1. Field of the Invention
The present invention relates to an end emission type semiconductor laser diode, and more specifically, it relates to a semiconductor laser diode stably operating with a high output over a long time while suppressing aged deterioration of an emission end resulting from reduction of a catastrophic optical damage level.
2. Description of the Background Art
When the quantity of current injection is increased in an end emission type semiconductor laser diode of the 650 nm band or the 780 nm band in order to increase the light output, the light output is abruptly reduced to stop lasing. This phenomenon, resulting from catastrophic optical damage (hereinafter abbreviated as COD) to an emission end of the semiconductor laser diode, is conceivably caused through the following mechanism: When current is injected into the semiconductor laser diode, non-radiative recombination current flows through high-density surface levels present on the emission end due to the presence of an oxide or the like. Therefore, the carrier concentration is reduced on the emission end as compared with that in the semiconductor laser diode, leading to light absorption. The semiconductor laser diode generates heat by this light absorption to increase the temperature on the emission end, whereby the bandgap energy on the emission end is reduced to further increase light absorption. This positive feedback loop so extremely increases the temperature of the emission end that the emission end is finally melted to stop lasing.
The COD level of a recent high-output semiconductor laser diode can be increased by disordering an emission end through a window structure for increasing bandgap energy of the disordered emission end and reducing the level of light absorption resulting from surface levels. When the semiconductor laser diode having such a window structure is oscillated over a long period, however, the COD level is disadvantageously reduced due to aged deterioration.

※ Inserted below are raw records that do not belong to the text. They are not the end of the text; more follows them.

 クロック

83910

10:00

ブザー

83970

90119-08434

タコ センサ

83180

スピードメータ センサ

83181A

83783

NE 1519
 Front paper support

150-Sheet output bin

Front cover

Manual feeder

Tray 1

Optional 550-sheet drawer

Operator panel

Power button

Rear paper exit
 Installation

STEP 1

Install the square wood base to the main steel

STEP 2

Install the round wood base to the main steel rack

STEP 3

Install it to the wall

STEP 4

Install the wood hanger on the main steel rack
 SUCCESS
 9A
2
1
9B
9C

In order to obtain a high COD level, therefore, the temperature of the emission end must be reduced by improving heat radiability of the semiconductor laser diode. In this point of view, various proposals have been made in general.

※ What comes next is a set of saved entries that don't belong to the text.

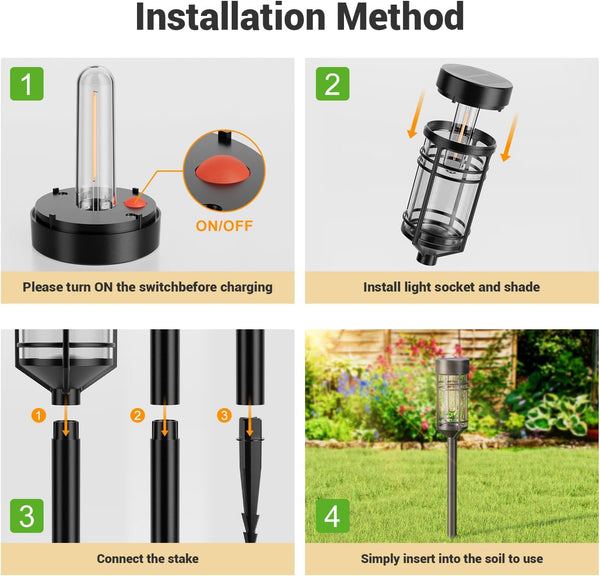 Installation Method

1

ON/OFF

Please turn ON the switchbefore charging

2

Install light socket and shade

1

2

3

3

Connect the stake

4

Simply insert into the soil to use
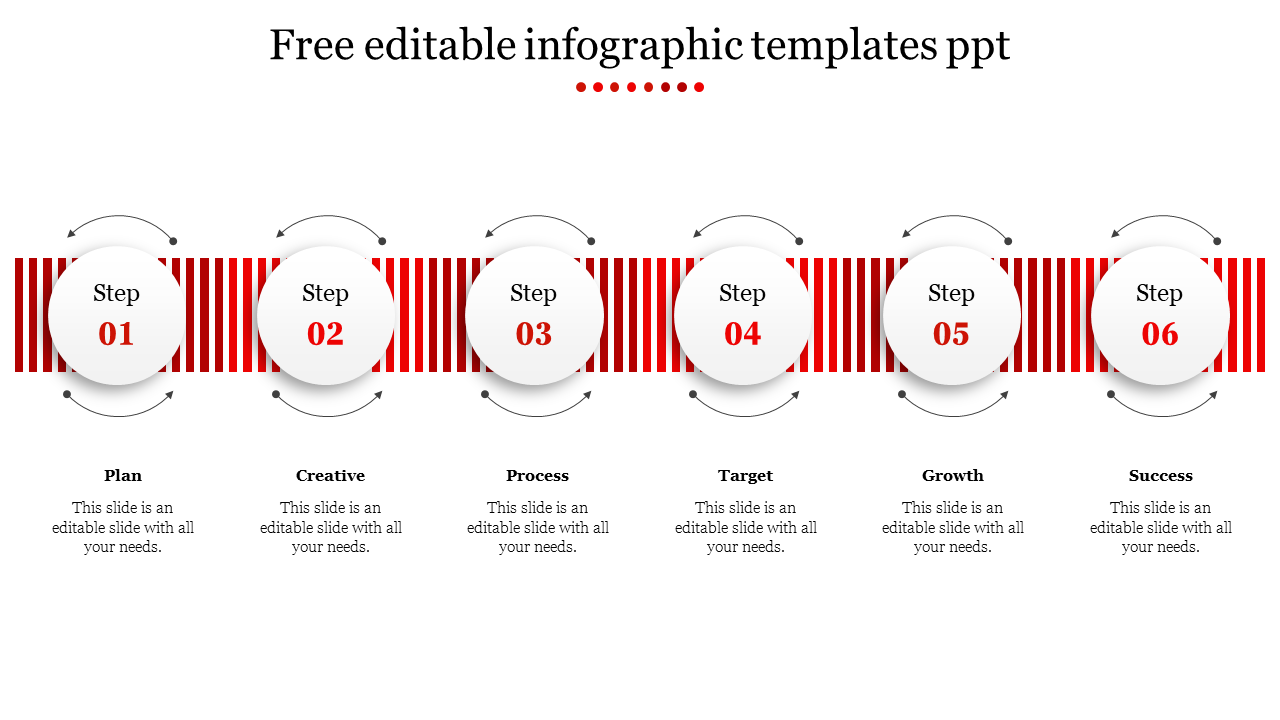 Free editable infographic templates ppt

Step 01

Step 02

Step 03

Step 04

Step 05

Step 06

Plan

This slide is an editable slide with all your needs.

Creative

This slide is an editable slide with all your needs.

Process

This slide is an editable slide with all your needs.

Target

This slide is an editable slide with all your needs.

Growth

This slide is an editable slide with all your needs.

Success

This slide is an editable slide with all your needs.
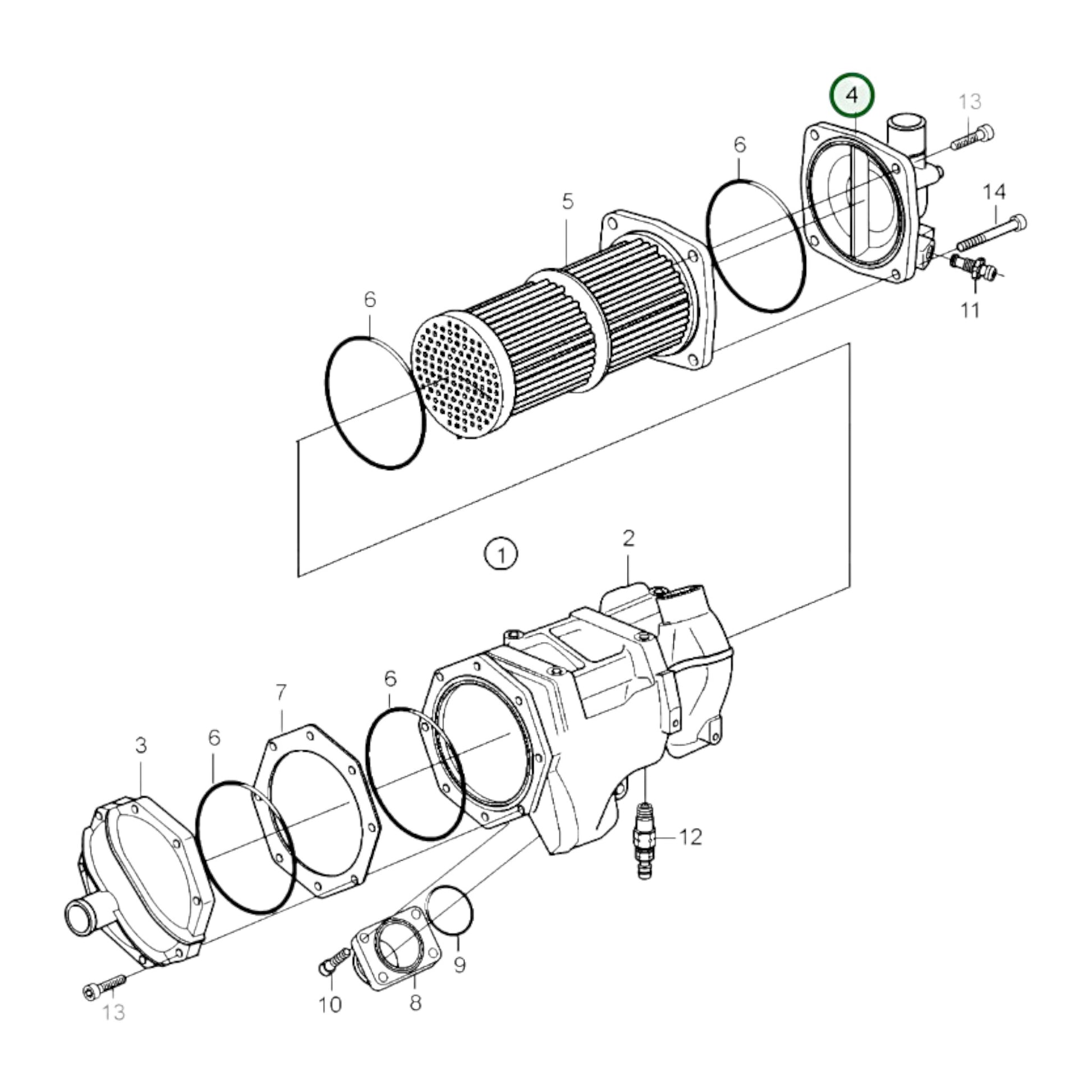 4
13
6
14
5
11
6
1
2
7
6
3
6
12
9
10
8
13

For example, Japanese Patent Laying-Open No. 03-209895 (1991) (Patent Literature 1) describes that a function of an excellent end protective film can be ensured in a semiconductor laser diode of the 780 nm band having an AlxOyNz film (x+y+z=1) formed as a first dielectric film with an AlGaAs active layer by forming a single AlxOyNz layer having a thermal expansion coefficient close to that of AlGaAs forming the active layer while ensuring heat radiability.

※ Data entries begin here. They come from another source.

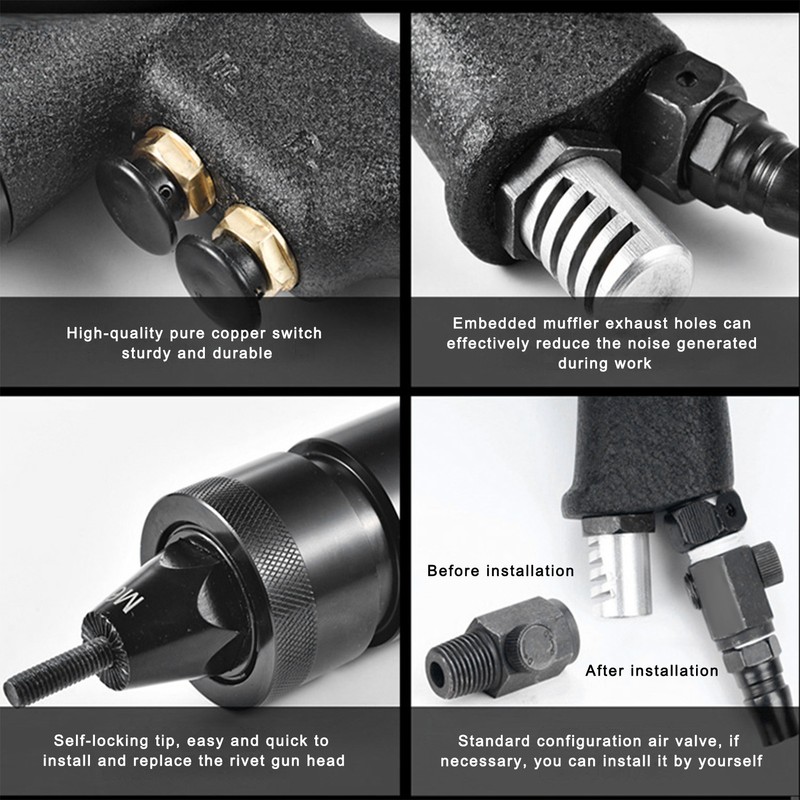 High-quality pure copper switch sturdy and durable

Embedded muffler exhaust holes can effectively reduce the noise generated during work

M6

Self-locking tip, easy and quick to install and replace the rivet gun head

Before installation

After installation

Standard configuration air valve, if necessary, you can install it by yourself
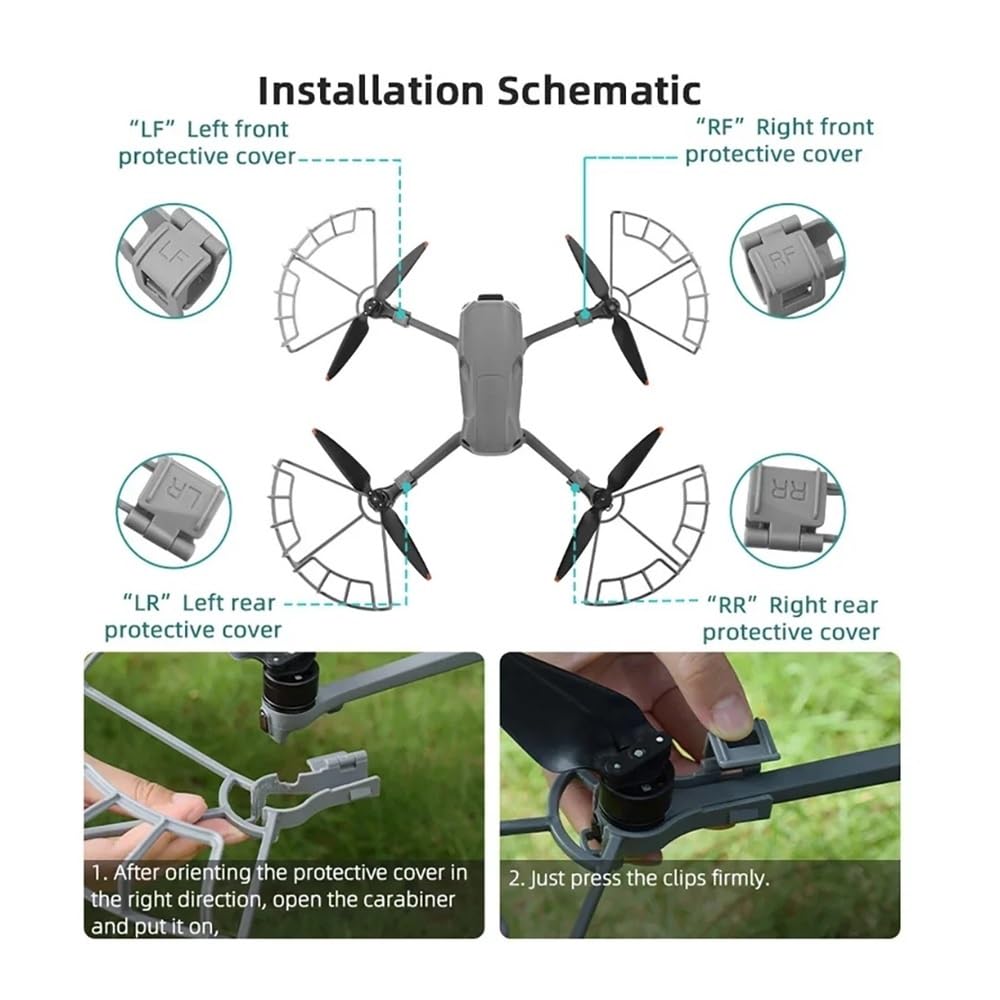 Installation Schematic

"LF" Left front protective cover

"RF" Right front protective cover

LF

RF

LR

RR

"LR" Left rear protective cover

"RR" Right rear protective cover

1. After orienting the protective cover in the right direction, open the carabiner and put it on,

2. Just press the clips firmly.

Japanese Patent Laying-Open No. 2003-264333 (Patent Literature 2) discloses a technique of solving such a problem that particles easily adhere to an SiN film exposed on a surface to deteriorate chemical resistance by stacking a first dielectric film of Al2O3, a second dielectric film of Si3N4 or AlN and a third dielectric film of Al2O3 with each other thereby covering the surfaces of the Si3N4 or AlN film with the Al2O3 films on the basis of the idea disclosed in Japanese Patent Laying-Open No. 09-326527 (1997) (Patent Literature 3).